Part of a data file:
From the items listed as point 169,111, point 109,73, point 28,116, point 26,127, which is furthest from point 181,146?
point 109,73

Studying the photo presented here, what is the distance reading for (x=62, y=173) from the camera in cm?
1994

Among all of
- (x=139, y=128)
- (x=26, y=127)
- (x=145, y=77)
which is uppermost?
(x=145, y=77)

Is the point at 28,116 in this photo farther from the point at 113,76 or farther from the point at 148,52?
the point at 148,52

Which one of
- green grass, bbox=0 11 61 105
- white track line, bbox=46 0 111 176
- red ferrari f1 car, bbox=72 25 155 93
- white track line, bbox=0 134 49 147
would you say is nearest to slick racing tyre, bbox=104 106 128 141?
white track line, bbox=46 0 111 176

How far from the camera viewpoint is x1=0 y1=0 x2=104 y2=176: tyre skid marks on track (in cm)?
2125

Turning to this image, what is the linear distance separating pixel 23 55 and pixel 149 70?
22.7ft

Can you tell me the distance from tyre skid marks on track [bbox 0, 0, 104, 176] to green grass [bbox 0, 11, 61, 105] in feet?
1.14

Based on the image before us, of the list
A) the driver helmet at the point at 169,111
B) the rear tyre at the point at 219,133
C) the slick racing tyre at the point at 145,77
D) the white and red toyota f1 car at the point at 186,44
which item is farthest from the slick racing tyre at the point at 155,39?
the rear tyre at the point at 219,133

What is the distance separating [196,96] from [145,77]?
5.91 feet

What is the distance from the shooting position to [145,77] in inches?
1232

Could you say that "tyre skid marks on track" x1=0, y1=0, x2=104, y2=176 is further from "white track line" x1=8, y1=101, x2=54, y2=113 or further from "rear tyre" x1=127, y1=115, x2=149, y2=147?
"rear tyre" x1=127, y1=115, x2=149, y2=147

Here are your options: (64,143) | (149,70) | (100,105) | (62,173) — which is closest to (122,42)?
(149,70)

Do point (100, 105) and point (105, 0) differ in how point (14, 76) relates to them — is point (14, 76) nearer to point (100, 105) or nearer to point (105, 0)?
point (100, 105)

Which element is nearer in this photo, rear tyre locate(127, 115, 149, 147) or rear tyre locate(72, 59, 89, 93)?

=== What to work on ===
Locate each line in the records above that contains the word "track", and copy those lines.

=== Final answer ===
- white track line, bbox=46 0 111 176
- white track line, bbox=0 134 49 147
white track line, bbox=46 0 111 176
How far from the camera viewpoint is x1=0 y1=0 x2=104 y2=176: tyre skid marks on track (in cm)?
Can you tell me the distance from tyre skid marks on track [bbox 0, 0, 104, 176] to green grass [bbox 0, 11, 61, 105] in feet?
Could you say that "tyre skid marks on track" x1=0, y1=0, x2=104, y2=176 is further from "white track line" x1=8, y1=101, x2=54, y2=113 or further from "rear tyre" x1=127, y1=115, x2=149, y2=147?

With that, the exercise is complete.